I am learning a bit about Topology through independent study. I am using Bert Mendelson's "Introduction to Topology – 3rd Edition".
I have a question on one of the book's example and related exercise.
Example 7, pg. 72
Let $Z$ be the set of positive integers. For each positive integer $n$, let $O_n = \{n, n+1, n+2, \cdots\}$. Let $\mathcal{J} = \{\emptyset,O_1,O_2,\cdots\}$, then $(Z,\mathcal{J})$ is a topological space.
Excercise 1 on pg. 74 asks us to prove that the topological space defined in example 7 is "non-metrizable".
The book so far has no specific definition of metrizable vs. non-metrizable topological spaces. However, it does mention that "some topological spaces cannot have risen from a metric space", citing example 7 as one of these cases.
Here is my question:
Does metrizable refer to the ability of defining some metric space of $\mathcal{J}$? In other words, is there some function $d:\mathcal{J} \times \mathcal{J} \rightarrow \mathcal{R}$, satisfying the conditions:
Let $a,b,c \in \mathcal{J}$
- $d(a,b) \geq 0$
- $d(a,b) = 0$ iff $a =b$
- $d(a,b) = d(b,a)$
- $d(a,b) \leq d(a,c) + d(c,b)$
In this case if we define a function:
For $a,b \in \mathcal{J}$
$d'(a,b) = \left\{ \begin{array}{c c l}
0 & \text{if } & a = b \\
1 & \text{if } & a \neq b
\end{array}\right.$
Will $(\mathcal{J},d')$ not be a metric space?
I would appreciate any insight.
Best Answer
A key property that all metric spaces have is the Hausdorff axiom. Namely given any $x,y \in X$ such that $x \neq y$ there are open sets $U$ about $x$, $V$ about $y$ such that $U \cap V = \emptyset$.
To see how this holds in metric space take any two distinct points $v$ and $w$. They are distinct so by definition of a metric $d(v,w) = \epsilon$ for some $\epsilon > 0$. By the Archimedean property of the reals there exists $n \in \Bbb{N}$ such that
$$ 0 < \frac{1}{n} < \epsilon$$
from which it follows that $B_{\frac{1}{n}}(v)$ does not intersect $B_{\epsilon - \frac{1}{n}} (w)$. Since $v,w$ were any two distinct points in your metric space this proves the claim.
So to show that your topological space above cannot be turned into a metric space it is sufficient to show that there are positive integers $x,y \in Z$ such that any two open neighbourhoods about $x$ and $y$ respectively must have non-trivial intersection.
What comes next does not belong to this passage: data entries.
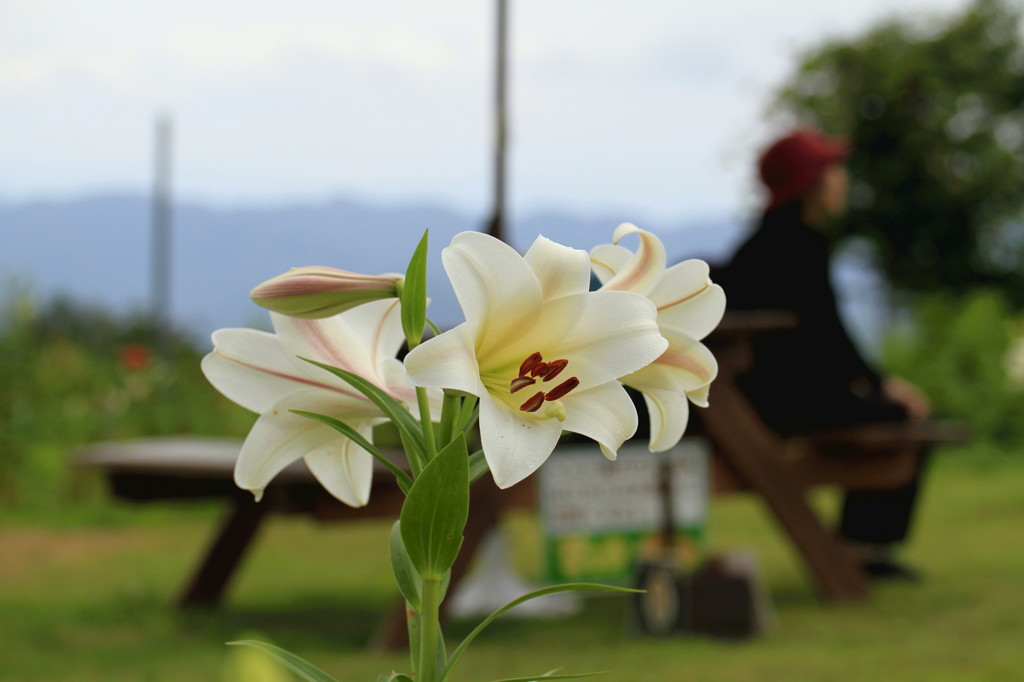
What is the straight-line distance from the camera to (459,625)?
10.2ft

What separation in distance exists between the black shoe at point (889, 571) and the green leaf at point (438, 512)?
3345 mm

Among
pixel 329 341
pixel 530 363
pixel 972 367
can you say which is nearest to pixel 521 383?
pixel 530 363

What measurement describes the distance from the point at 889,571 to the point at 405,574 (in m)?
3.40

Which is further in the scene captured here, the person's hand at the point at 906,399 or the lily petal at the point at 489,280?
the person's hand at the point at 906,399

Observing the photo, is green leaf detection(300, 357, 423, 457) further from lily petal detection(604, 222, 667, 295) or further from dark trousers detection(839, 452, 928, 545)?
dark trousers detection(839, 452, 928, 545)

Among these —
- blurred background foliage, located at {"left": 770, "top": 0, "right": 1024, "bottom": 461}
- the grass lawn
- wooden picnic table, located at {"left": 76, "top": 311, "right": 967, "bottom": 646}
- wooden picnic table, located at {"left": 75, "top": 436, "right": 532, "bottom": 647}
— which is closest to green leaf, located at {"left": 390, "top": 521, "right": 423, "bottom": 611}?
the grass lawn

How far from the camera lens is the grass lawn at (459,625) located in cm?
255

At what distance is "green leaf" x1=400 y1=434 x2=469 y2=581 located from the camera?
497 millimetres

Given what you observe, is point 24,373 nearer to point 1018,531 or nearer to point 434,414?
point 1018,531

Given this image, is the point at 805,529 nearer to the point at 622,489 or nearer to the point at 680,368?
the point at 622,489

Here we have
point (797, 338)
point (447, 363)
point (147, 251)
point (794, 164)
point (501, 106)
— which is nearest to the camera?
point (447, 363)

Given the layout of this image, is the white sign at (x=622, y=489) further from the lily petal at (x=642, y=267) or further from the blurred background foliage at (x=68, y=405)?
the blurred background foliage at (x=68, y=405)

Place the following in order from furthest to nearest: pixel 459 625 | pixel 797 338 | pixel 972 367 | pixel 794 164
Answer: pixel 972 367
pixel 794 164
pixel 797 338
pixel 459 625

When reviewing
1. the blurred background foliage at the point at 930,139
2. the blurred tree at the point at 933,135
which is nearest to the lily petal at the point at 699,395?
the blurred background foliage at the point at 930,139
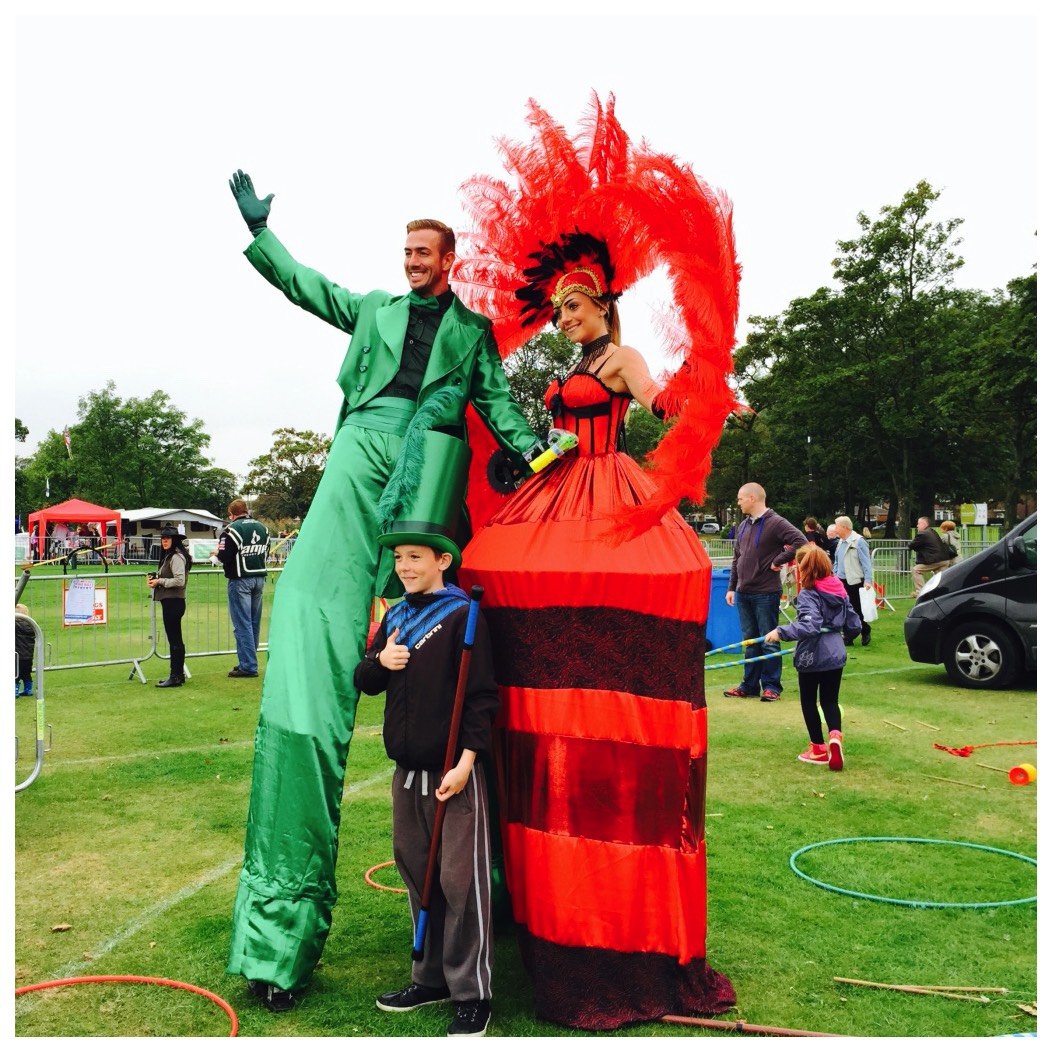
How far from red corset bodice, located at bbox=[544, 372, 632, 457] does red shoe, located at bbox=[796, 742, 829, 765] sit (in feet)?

Consider $1$ and $2$ that are in $\Bbb{Z}$. Then it is easy to see that the only open neighbourhood about $1$ is $O_1 = \{1,2,3, \ldots \}$ while the only open neighbourhood about $2$ is $O_2 = \{2,3,\dots \}$ or even $O_1$ as well. However it is clear that
$$O_1 \cap O_1 \neq \emptyset, \hspace{5mm} O_1 \cap O_2 \neq \emptyset$$
from which it follows that the topology $\mathcal{J}$ that you put on $Z$ is not Hausdorff and hence is not metrisable.